Fratrie. L’an dernier, le Romand d’adoption David Bosc1 créait la surprise en s’invitant sur les listes Goncourt et Renaudot avec «La claire fontaine». Cette année, son frère Adrien Bosc2 crée la surprise avec «Constellation», en lice pour le Goncourt, le Renaudot et le Grand Prix de l’Académie française. Gène familial?
Isabelle Falconnier et Luc Debraine
L’an dernier, David Bosc, 41 ans, né en Provence mais installé à Lausanne depuis huit ans, éditeur au sein de la maison Noir sur Blanc, traducteur, visage fin et yeux clairs, créait la surprise en figurant sur les premières listes des prix Décembre, Jean Giono et surtout Goncourt. Au final, son roman La claire fontaine (Editions Verdier) remportait une belle notoriété, les prix Thyde Monnier, Marcel Aymé et le Prix suisse de littérature. Cette année, c’est un autre Bosc, mêmes visage fin et yeux clairs, prénommé Adrien, 28 ans, qui déboule en révélation, figurant sur les sélections des prix de Flore, Renaudot et surtout Goncourt, pour un premier roman intitulé Constellation (Editions Stock). Un autre Bosc, fondateur des Editions du Sous-Sol et des revues Feuilleton et Desports, qui vient déjà de remporter le Prix littéraire de la vocation de la Fondation Marcel Bleustein-Blanchet et qui n’est autre que… le frère de David.
Deux sélections Goncourt en deux ans dans la même famille, pas banal pour deux outsiders du monde littéraire, deux inconnus des coteries autorisées du landerneau germanopratin. Signe du destin? Gène littéraire? «L’anecdote des deux frères est assez drôle, sourit Adrien Bosc, mais pas de gène littéraire. Sinon, une belle bibliothèque, et deux parents lecteurs!»

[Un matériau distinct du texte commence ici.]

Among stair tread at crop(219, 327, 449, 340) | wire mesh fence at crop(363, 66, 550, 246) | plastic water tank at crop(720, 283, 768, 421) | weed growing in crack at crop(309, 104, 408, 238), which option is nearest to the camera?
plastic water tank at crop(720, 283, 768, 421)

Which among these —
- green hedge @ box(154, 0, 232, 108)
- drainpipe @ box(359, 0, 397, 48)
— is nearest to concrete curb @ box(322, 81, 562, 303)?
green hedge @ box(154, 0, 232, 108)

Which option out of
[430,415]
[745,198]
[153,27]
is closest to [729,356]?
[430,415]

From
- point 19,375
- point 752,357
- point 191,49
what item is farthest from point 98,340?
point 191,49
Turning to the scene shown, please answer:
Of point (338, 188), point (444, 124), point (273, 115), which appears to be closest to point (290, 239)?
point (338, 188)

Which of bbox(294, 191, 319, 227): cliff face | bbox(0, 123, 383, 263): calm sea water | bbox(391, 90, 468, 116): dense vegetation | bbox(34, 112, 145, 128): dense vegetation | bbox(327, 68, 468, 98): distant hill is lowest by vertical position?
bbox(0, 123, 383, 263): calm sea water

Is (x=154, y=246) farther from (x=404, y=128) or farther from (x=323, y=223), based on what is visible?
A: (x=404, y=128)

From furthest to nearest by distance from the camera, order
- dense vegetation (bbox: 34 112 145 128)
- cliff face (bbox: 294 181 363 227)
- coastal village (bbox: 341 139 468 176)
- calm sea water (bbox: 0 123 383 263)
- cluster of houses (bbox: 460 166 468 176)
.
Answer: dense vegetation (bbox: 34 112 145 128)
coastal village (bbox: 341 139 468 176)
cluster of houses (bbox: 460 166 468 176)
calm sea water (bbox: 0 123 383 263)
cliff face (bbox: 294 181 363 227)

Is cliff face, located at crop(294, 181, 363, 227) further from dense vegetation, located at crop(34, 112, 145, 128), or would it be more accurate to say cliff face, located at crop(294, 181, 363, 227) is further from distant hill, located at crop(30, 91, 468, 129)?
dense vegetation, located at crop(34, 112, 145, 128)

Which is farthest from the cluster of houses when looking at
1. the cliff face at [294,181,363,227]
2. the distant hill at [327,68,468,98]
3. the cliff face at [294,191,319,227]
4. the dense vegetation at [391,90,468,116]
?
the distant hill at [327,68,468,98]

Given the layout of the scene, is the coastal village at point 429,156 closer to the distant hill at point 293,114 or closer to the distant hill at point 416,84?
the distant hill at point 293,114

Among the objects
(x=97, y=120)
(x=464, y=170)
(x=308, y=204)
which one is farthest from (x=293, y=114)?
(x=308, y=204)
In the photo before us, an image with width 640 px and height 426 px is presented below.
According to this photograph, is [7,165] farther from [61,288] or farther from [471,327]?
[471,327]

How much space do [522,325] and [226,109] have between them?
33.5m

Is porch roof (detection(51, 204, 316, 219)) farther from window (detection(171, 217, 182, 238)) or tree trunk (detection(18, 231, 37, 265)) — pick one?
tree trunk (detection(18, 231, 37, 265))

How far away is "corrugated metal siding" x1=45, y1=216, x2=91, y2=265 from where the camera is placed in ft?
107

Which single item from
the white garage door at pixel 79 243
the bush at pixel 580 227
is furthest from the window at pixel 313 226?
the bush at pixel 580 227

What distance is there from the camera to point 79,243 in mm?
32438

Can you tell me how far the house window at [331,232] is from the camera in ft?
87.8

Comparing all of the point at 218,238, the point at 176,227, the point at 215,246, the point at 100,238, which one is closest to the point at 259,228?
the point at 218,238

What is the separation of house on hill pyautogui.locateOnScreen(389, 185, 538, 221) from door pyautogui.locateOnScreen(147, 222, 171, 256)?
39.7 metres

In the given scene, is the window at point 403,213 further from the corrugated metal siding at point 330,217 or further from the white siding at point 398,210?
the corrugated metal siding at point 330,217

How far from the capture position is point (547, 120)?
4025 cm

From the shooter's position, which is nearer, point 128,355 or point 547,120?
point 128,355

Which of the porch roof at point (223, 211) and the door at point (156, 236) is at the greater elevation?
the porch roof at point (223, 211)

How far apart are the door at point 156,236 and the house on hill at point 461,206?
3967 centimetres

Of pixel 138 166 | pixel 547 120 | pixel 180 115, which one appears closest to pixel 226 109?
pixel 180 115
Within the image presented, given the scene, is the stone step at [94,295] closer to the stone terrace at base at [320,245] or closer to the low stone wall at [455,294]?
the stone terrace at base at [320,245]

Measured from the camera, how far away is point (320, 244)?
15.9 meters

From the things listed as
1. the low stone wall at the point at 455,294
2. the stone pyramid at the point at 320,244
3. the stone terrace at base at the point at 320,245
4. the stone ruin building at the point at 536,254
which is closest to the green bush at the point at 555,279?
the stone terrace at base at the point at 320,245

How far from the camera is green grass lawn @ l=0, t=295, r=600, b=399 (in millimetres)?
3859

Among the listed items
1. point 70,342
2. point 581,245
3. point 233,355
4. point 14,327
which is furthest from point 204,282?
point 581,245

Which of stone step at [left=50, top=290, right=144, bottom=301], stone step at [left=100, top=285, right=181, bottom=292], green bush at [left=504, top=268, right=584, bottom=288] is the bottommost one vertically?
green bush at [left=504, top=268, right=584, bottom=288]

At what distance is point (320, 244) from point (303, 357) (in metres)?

Si La claire fontaine suivait les dernières années de la vie du peintre Gustave Courbet à La Tour-de-Peilz, Constellation retrace les destins – les reliant «comme autant d’étoiles d’une constellation» – de quelques-unes des victimes anonymes ou fameuses de l’avion d’Air France crashé aux Açores en octobre 1949, dont le boxeur Marcel Cerdan, grand amour d’Edith Piaf. Les deux romans convergent l’un vers l’autre par leur forme a priori documentaire, leur brièveté et une ambition littéraire qui tend à une poétique du fait réel. Mais l’écriture du premier progresse à l’économie, sans effet, alors que le style du second est beaucoup plus riche, presque à l’excès. Récit factuel, basé sur une quantité de documents, La claire fontaine montrait la vitalité et l’esprit civique d’un monstre de l’art pourtant en exil, malade et excessif. Le tour de force de Constellation est de transcender les faits par une émotion sobre, une forme narrative en fragments et une réflexion sur le destin. «Pas de parenté dans le style, confirme Adrien Bosc, mais des correspondances lointaines. C’est agréable de constater que nos livres diffèrent.»
Adrien, de treize ans le cadet de David, a sa petite explication quant au phénomène Bosc: «Du moins pour ce qui est de notre goût des lettres: la relation épistolaire qu’entretenait notre grand-mère paternelle avec chacun de ses petits-enfants (pour autant qu’ils y répondissent). Des années durant, et le plaisir d’attendre, de lui écrire, de la lire.» Le rôle du grand frère? «David, en grand frère bienveillant, m’a nourri de lectures, avec parcimonie mais tant de discernement! Chaque année un conseil, un cadeau: Rhum de Cendrars, La pornographie de Gombrowicz ou encore Le livre de Monelle de Marcel Schwob. Il y a dans les fratries ces grands frères devanciers qui déblaient le terrain, jamais avares de conseils. Un autre frère, l’aîné, Alexandre, travaillait sur Walter Benjamin ou André Malraux.» Ils se parlent peu de leurs écrits sinon quand ils sont achevés. «Je suis admiratif de ses romans, Sang lié, Milo (Editions Allia) et évidemment La claire fontaine.» Pour David, une seule certitude: «J’ai eu ma part. Place à Adrien, maintenant.»
«Constellation». D’Adrien Bosc. Ed. Stock, 160 p.